What the task requires:
Recast the stretch from the line containing "What separating distance" through the end of the entries as a Markdown table with the columns Row and Text. Number each line and leave out blank lines.

Data shown:
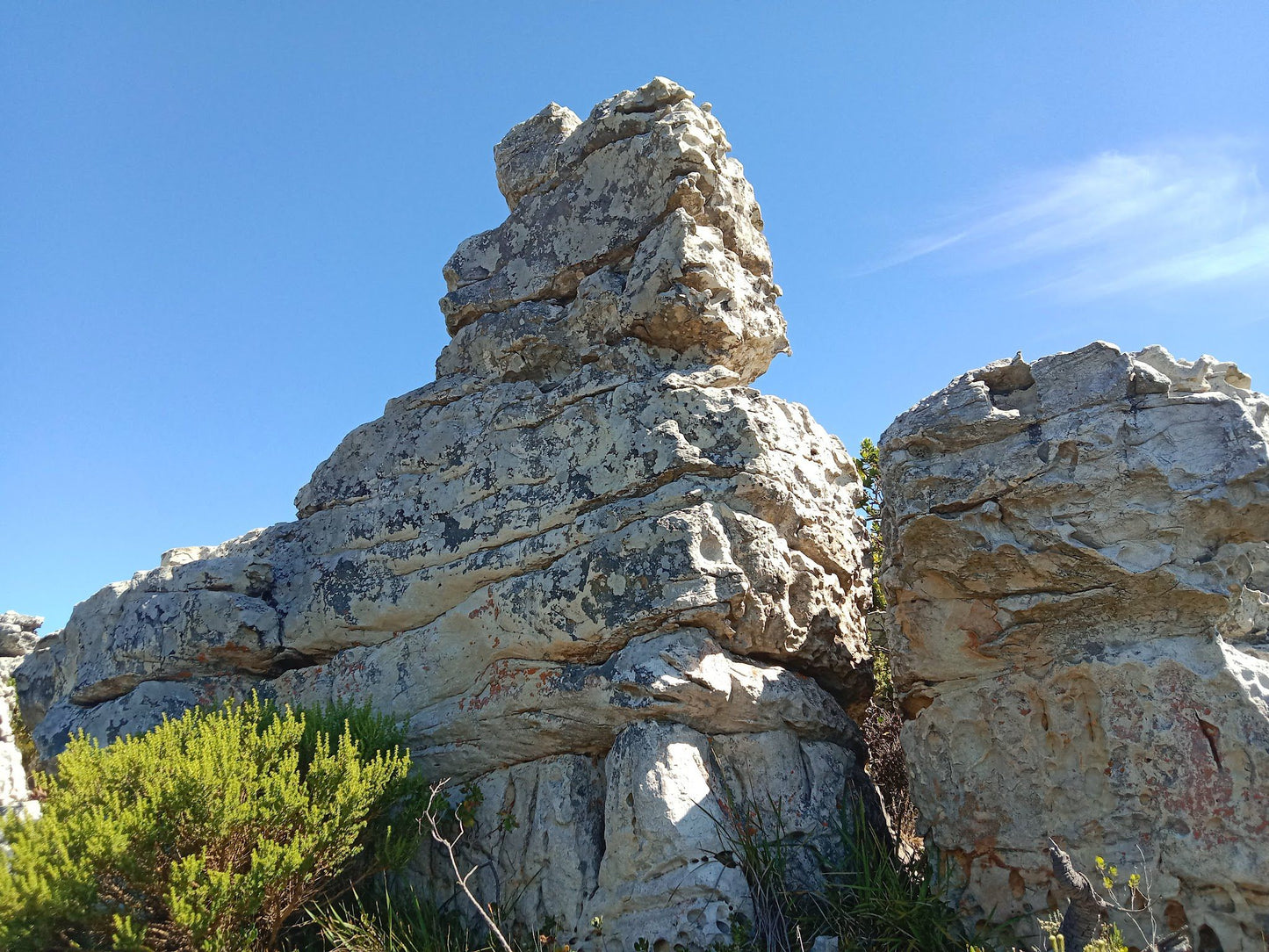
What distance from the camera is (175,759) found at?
5.34 metres

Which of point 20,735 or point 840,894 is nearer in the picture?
point 840,894

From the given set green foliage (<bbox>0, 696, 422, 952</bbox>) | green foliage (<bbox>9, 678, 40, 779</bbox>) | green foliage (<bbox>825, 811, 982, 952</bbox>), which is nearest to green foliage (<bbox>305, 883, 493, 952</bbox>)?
green foliage (<bbox>0, 696, 422, 952</bbox>)

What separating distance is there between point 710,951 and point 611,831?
3.20ft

Written answer:
| Row | Text |
|---|---|
| 1 | What separating distance is there between point 710,951 and point 611,831? |
| 2 | 3.20ft |